## Exercise details
Leave out all pictures and retype exactly the lines from the one with "How far from" through the last line of the material.
##############################
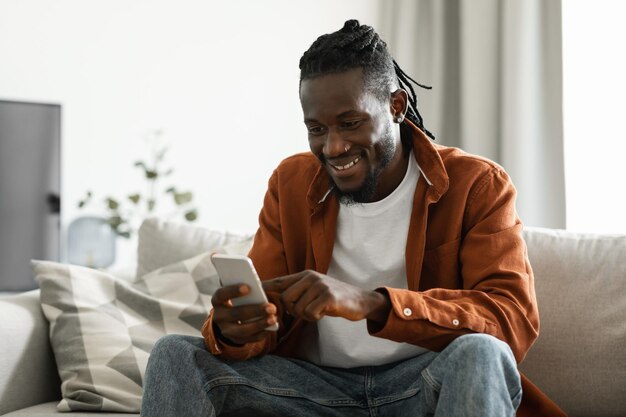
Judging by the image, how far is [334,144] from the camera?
167cm

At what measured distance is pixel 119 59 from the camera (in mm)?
3566

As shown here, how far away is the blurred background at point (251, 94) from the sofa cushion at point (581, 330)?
3.21ft

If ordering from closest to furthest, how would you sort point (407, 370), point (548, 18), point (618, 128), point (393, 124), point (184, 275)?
1. point (407, 370)
2. point (393, 124)
3. point (184, 275)
4. point (618, 128)
5. point (548, 18)

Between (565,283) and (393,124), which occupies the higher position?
(393,124)

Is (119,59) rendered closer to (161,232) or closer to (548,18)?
(161,232)

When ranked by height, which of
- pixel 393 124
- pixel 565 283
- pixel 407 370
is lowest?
pixel 407 370

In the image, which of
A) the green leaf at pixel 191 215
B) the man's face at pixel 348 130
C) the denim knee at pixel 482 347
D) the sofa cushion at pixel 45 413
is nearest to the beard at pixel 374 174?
the man's face at pixel 348 130

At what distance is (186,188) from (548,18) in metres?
1.63

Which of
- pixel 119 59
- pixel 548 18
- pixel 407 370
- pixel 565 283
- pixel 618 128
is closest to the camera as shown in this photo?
pixel 407 370

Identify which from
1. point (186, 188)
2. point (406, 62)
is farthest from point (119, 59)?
point (406, 62)

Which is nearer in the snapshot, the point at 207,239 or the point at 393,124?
the point at 393,124

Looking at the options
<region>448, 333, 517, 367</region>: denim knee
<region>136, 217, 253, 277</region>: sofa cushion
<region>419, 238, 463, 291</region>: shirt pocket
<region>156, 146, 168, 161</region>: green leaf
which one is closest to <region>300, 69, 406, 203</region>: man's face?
<region>419, 238, 463, 291</region>: shirt pocket

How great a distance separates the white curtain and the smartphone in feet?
6.15

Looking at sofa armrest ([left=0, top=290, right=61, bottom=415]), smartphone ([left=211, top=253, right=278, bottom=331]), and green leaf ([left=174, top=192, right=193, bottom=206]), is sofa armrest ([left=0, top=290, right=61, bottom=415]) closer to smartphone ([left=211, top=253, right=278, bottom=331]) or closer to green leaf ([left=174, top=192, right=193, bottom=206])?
smartphone ([left=211, top=253, right=278, bottom=331])
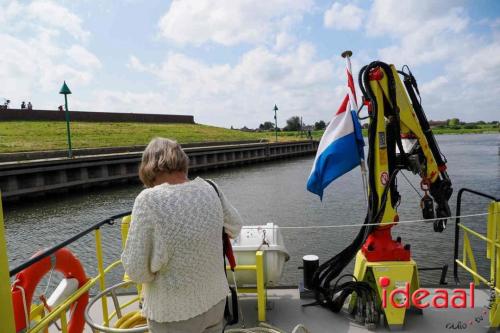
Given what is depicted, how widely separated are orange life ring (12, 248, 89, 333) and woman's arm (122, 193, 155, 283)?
1.14m

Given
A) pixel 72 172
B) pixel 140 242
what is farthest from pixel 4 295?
pixel 72 172

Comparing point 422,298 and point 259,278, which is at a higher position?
point 259,278

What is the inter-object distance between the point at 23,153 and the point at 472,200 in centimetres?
2119

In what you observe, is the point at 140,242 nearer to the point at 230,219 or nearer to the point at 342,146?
the point at 230,219

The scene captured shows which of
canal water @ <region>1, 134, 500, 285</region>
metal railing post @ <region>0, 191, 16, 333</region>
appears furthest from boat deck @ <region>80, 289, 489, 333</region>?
canal water @ <region>1, 134, 500, 285</region>

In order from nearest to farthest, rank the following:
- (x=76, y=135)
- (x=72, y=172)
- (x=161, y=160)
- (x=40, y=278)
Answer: (x=161, y=160) < (x=40, y=278) < (x=72, y=172) < (x=76, y=135)

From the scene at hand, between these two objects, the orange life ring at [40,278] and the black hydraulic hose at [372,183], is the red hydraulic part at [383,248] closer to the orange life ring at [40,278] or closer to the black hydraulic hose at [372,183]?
the black hydraulic hose at [372,183]

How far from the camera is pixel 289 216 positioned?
1329 cm

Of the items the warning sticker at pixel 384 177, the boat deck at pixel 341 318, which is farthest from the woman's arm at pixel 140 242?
the warning sticker at pixel 384 177

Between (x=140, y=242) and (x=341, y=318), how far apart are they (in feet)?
8.45

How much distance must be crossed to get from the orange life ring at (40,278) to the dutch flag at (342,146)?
2212 mm

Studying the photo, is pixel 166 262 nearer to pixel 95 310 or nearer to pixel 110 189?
pixel 95 310

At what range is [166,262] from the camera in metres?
1.68

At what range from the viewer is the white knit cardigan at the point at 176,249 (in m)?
1.64
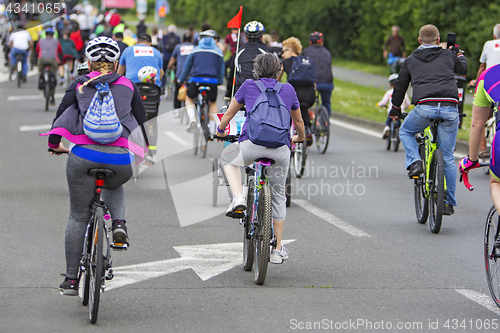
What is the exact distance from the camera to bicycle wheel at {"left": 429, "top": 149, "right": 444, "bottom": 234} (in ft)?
26.0

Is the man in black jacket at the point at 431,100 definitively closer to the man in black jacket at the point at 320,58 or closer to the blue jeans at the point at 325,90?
the man in black jacket at the point at 320,58

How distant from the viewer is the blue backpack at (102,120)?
5.09m

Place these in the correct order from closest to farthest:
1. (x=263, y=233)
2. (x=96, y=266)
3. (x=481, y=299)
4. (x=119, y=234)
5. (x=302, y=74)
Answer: (x=96, y=266)
(x=119, y=234)
(x=481, y=299)
(x=263, y=233)
(x=302, y=74)

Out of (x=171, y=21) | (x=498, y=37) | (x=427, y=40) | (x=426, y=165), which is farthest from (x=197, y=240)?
(x=171, y=21)

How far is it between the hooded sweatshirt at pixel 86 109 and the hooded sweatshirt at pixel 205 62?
25.6 feet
##############################
## Result
How far from the camera is pixel 289 216 positioned?
1329 cm

Of the items the warning sticker at pixel 384 177, the boat deck at pixel 341 318, which is farthest from the woman's arm at pixel 140 242?
the warning sticker at pixel 384 177

Between (x=140, y=242) and (x=341, y=318), how far apart are they (in feet)?
8.45

How much distance must be crossed to get from the orange life ring at (40,278) to the dutch flag at (342,146)?
2212 mm

Studying the photo, is pixel 166 262 nearer to pixel 95 310 or nearer to pixel 110 189?
pixel 95 310

At what range is [166,262] from the camera in metres?
1.68

At what range from the viewer is the white knit cardigan at the point at 176,249 (in m)?
1.64
What is the exact distance from the camera to bicycle wheel at {"left": 429, "top": 149, "right": 444, "bottom": 234} (in ft)?
26.0

Is the man in black jacket at the point at 431,100 definitively closer to the man in black jacket at the point at 320,58 or closer to the blue jeans at the point at 325,90?
the man in black jacket at the point at 320,58

How distant from the viewer is the blue backpack at (102,120)?
5.09m

Place these in the correct order from closest to farthest:
1. (x=263, y=233)
2. (x=96, y=266)
3. (x=481, y=299)
4. (x=119, y=234)
5. (x=302, y=74)
Answer: (x=96, y=266)
(x=119, y=234)
(x=481, y=299)
(x=263, y=233)
(x=302, y=74)

Out of (x=171, y=21) | (x=498, y=37) | (x=427, y=40) | (x=426, y=165), which is farthest from (x=197, y=240)?
(x=171, y=21)

How far is it between the hooded sweatshirt at pixel 86 109 and the hooded sweatshirt at pixel 205 62?
25.6 feet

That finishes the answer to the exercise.